### PAGE EXCERPT
»»

I could give many other examples, but I see I’m out of time. Thank you, Madam Speaker, for the opportunity to speak.

The Deputy Speaker (Ms. Soo Wong): Further debate?

Ms. Teresa J. Armstrong: I am proud to rise and speak as the member of London–Fanshawe to the Cutting Unnecessary Red Tape Act. To say the scope of this bill is ambitious would be, really, an understatement. Ironically, I think it has been beneficial for many of us in the Legislature to have had the opportunity for further technical briefings on this massive bill. It is extensive, to say the least. It truly is a massive bill.

The bill proposes amendments to over 100 different acts and aims to reduce the regulatory burden on both businesses and on the government, and proposes the creation of a new act titled Reducing Regulatory Costs for Business Act, which covers everything from changing electronic signatures to amending disclosure agreements between a franchisor and a franchisee, to proposed changes to the Pesticides Act.

The purpose of the bill is to modernize Ontario and get rid of the excessive bureaucracy that bogs us down and has a detrimental effect on how we conduct business, with the aim of saving money for both the government and businesses. That’s really the objective.

With over 400,000 regulations in place in this province, it makes sense that legislation is being introduced to cut those numbers back and make life easier for everyone, but we have to be certain that, as we are stripping away these regulations, it’s not creating pitfalls and having a negative impact elsewhere.

We need to examine this bill, which is quite robust, piece by piece to see what works and what doesn’t, and we need to put people and small businesses first. If the goal of this bill is to increase transparency, the government owes it to small business owners and young people entering the workforce, who may not have the legal resources or background, to make sense of its nuts and bolts.

In my community of London, a large part of our community is made up of small family-owned businesses. Cutting red tape to benefit smaller businesses sounds like the right thing to do, but government needs to make it abundantly clear not only to those of us in the Legislature but to small business owners, families, as well as young entrepreneurs, what those terms are. London is a city that is quickly growing. The population is made up of hard-working, creative, ambitious people who are eager to start new businesses and carry on ones that have been in their family for generations.

I spoke in the House earlier this week about the London Plan, which is the result of a project titled ReThink London. ReThink London was comprised of over 10,000 Londoners who rallied together over a two-year period to design a 20-year urban plan that envisioned the city sprawling upward and inward to reduce its carbon footprint, creating a strong neighbourhood-centric city with a rich culture and economy.

I spoke about the London Plan in the context of the government’s alleged plans to revamp the OMB. Funnily enough, the work of over 10,000 Londoners who have a bright vision of the future that would significantly contribute to Ontario’s culture and economy has been bogged down in red tape and is now sitting in administrative limbo.

««

### EXERCISES
(a) In the debate excerpt, how many Londoners made up ReThink London?
(b) Update the stretch of the debate excerpt from "The Deputy Speaker" through "the Pesticides Act." so that "detailed briefings" replaces "technical briefings".
The listing is separate material and has no connection to the debate excerpt.

### SUPPLIED ENTRIES
»»

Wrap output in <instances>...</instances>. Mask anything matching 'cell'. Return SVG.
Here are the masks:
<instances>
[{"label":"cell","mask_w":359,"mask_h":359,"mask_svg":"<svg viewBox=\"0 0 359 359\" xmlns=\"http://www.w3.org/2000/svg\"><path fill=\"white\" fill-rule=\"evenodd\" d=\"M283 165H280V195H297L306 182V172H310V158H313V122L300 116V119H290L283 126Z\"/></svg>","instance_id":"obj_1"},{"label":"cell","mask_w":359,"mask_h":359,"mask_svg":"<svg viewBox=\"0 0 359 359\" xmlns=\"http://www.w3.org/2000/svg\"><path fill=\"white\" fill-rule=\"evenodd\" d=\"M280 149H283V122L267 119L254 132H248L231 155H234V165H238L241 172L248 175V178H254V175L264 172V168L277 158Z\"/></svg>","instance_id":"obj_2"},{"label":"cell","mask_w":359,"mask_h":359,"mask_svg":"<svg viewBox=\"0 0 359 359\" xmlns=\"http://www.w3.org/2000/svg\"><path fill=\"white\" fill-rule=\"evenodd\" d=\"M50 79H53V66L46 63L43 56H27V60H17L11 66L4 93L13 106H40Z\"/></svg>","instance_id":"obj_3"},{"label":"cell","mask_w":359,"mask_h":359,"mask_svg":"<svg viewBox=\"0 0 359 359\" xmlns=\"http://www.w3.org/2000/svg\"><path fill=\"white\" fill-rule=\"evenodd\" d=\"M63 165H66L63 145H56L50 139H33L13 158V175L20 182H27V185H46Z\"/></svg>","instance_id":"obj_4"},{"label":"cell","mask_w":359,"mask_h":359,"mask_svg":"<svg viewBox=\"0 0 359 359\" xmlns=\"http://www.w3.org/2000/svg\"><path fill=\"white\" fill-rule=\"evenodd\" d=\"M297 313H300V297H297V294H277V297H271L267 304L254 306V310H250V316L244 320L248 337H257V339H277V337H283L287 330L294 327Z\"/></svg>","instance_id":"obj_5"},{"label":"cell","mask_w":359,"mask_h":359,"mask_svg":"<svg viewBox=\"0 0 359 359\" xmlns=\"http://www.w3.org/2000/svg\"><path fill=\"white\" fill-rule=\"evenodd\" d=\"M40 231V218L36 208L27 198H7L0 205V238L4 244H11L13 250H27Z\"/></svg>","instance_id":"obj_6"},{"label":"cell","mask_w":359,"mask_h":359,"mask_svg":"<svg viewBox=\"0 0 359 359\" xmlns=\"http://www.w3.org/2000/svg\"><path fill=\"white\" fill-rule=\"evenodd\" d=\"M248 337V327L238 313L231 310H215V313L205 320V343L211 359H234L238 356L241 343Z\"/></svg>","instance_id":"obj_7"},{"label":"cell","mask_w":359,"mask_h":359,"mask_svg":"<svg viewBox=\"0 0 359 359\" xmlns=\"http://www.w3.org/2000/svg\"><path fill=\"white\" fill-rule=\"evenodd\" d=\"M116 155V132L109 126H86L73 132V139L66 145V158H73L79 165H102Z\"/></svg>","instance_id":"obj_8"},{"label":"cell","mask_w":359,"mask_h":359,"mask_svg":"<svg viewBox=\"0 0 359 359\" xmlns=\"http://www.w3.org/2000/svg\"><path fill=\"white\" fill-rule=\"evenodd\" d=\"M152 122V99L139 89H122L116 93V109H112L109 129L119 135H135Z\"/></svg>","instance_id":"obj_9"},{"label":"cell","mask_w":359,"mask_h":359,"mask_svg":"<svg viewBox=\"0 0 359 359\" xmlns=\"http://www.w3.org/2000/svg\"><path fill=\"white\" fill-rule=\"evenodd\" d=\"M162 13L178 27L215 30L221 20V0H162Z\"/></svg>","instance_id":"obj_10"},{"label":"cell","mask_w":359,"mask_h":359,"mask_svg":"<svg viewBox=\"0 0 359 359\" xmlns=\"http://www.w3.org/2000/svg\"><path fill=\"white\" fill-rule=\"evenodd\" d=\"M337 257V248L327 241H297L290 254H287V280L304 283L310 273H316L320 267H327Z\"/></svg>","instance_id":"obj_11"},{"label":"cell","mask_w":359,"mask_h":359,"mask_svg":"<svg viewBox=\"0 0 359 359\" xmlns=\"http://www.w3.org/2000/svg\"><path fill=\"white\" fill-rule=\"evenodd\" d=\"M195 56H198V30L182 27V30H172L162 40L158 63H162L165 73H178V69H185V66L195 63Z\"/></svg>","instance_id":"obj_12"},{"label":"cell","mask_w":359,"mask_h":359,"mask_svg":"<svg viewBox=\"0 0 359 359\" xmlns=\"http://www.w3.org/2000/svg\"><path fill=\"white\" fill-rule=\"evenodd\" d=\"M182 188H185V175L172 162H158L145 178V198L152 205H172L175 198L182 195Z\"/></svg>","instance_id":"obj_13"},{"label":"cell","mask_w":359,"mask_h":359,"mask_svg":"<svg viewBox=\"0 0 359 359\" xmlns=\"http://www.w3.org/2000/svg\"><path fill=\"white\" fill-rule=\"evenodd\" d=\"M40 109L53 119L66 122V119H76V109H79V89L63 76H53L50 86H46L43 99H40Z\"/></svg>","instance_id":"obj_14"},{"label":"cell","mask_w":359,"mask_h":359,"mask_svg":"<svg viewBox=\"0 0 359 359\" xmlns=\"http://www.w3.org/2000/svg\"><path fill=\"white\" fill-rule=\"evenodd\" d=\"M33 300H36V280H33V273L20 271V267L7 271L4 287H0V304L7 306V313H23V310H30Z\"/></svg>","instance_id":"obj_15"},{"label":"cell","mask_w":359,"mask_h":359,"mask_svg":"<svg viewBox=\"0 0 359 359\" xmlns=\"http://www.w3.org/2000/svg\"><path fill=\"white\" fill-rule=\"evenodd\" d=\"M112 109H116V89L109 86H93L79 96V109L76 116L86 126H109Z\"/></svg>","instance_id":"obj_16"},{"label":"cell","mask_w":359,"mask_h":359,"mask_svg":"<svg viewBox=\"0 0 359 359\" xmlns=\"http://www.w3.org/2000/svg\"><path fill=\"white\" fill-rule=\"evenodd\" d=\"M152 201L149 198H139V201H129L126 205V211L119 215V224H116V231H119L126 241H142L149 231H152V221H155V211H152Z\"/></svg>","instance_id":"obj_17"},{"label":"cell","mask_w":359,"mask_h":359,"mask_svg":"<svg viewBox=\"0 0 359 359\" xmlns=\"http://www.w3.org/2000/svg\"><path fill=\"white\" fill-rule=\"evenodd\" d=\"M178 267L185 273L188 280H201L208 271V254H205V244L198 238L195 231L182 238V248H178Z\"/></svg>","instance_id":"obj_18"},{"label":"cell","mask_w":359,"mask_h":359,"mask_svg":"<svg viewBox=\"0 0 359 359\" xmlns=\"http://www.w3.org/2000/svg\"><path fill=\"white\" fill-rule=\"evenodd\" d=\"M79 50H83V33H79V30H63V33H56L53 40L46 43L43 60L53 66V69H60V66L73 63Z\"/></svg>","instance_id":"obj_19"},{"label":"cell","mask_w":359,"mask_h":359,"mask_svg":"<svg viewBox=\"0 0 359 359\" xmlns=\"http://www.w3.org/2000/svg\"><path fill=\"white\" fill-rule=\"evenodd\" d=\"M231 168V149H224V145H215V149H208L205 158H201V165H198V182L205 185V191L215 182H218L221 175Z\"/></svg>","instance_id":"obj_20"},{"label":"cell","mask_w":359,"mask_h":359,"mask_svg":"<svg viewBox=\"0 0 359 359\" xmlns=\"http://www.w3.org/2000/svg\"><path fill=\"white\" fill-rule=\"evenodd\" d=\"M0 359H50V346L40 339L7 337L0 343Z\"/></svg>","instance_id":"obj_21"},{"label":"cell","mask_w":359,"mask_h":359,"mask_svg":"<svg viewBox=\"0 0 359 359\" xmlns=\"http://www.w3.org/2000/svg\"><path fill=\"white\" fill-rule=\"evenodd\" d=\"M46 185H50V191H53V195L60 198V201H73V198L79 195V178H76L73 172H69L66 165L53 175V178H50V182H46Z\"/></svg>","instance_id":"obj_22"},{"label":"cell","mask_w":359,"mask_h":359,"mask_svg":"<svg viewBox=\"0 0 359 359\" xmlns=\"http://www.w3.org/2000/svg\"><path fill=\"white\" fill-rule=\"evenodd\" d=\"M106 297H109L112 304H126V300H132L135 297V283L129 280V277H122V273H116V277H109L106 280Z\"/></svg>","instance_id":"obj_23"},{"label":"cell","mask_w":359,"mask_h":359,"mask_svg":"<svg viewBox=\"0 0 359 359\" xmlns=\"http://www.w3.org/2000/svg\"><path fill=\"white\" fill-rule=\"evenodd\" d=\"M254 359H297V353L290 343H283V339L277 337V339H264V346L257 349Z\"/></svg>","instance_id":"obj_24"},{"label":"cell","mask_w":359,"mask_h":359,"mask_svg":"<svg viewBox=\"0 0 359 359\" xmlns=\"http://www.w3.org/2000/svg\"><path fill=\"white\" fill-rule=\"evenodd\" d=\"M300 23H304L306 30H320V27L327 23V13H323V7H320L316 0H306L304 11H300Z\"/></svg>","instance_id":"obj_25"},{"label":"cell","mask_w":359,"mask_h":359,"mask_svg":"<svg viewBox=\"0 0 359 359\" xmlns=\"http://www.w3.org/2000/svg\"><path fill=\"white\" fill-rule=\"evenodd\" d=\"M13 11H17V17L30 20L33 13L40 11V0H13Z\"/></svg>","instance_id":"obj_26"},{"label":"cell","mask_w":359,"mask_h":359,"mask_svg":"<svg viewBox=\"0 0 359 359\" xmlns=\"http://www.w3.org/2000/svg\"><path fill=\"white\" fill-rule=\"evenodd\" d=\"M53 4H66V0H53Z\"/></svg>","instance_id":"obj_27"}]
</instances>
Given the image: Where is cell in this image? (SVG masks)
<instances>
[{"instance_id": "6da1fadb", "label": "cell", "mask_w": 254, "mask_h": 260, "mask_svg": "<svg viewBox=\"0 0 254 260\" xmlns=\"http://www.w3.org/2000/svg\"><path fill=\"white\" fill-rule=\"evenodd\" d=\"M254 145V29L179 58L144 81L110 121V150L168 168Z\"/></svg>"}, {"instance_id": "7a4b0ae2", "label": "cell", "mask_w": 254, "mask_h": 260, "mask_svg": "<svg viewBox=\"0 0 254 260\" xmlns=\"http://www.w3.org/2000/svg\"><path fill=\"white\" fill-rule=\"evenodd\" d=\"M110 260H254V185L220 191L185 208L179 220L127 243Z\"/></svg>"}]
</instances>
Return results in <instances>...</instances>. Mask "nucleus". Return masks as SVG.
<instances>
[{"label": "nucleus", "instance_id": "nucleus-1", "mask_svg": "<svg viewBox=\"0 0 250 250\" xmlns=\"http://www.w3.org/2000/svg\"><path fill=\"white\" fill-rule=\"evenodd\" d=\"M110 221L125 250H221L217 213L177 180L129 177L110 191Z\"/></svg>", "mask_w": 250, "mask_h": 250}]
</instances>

««

### RESULTS OF THE EXERCISE
(a) Over 10,000 Londoners.

(b)
The Deputy Speaker (Ms. Soo Wong): Further debate?

Ms. Teresa J. Armstrong: I am proud to rise and speak as the member of London–Fanshawe to the Cutting Unnecessary Red Tape Act. To say the scope of this bill is ambitious would be, really, an understatement. Ironically, I think it has been beneficial for many of us in the Legislature to have had the opportunity for further detailed briefings on this massive bill. It is extensive, to say the least. It truly is a massive bill.

The bill proposes amendments to over 100 different acts and aims to reduce the regulatory burden on both businesses and on the government, and proposes the creation of a new act titled Reducing Regulatory Costs for Business Act, which covers everything from changing electronic signatures to amending disclosure agreements between a franchisor and a franchisee, to proposed changes to the Pesticides Act.